This week i am sharing extracts from the Quiet Leadership Guidebook as i write it: the book is based around 8 questions that you can use as a foundation for conversations with others. This section considers one of the questions, on Kindness. Shared here it is a little out of context, but this comes almost exactly half way through the journey into the ecosystem of Quiet Leadership: leadership through the smallest of actions, in every day.
This is your fourth question: how can you grow with Kindness in every day?
What i want you to explore here is somewhat practical in nature: can we grow with Kindness, or indeed SHOULD we seek to grow with Kindness, in every day?
If Kindness is something that we reserve for times when we have plenty, times of surplus, then it feels like a special occasion, not a culture or practice. But to be kind in every day may feel artificial, inauthentic, or even a burden: what about those days when you are exhausted, or have nothing to give?
I guess this will relate back to the ways that we are kind: through thoughts, words, and actions.

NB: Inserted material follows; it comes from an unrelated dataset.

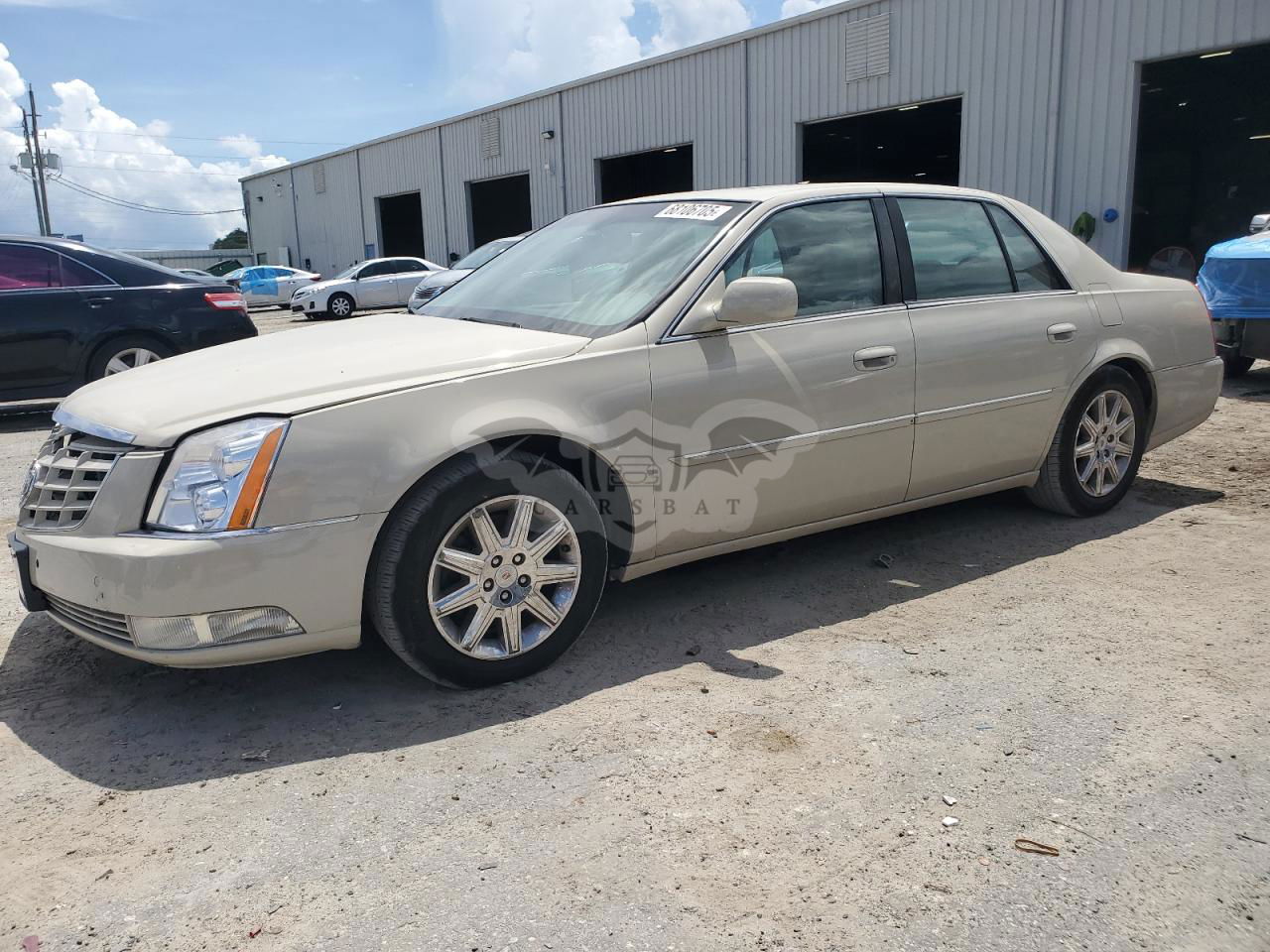 Cadillac DTS PREMIUM COLLECTION 4.6L  8 2011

When you stand in a field, on the edge of the forest, within our ecosystem, you feel the wind against your skin, but it is rarely a constant force. Sometimes it blows hard, and at others it dies away to a whisper. Perhaps that is how we grow with Kindness: at times with a whisper, and at times with a shout.
Use your time in conversation to explore this: what ‘feels’ right, how would we know it is right, and how would we experience this in practice?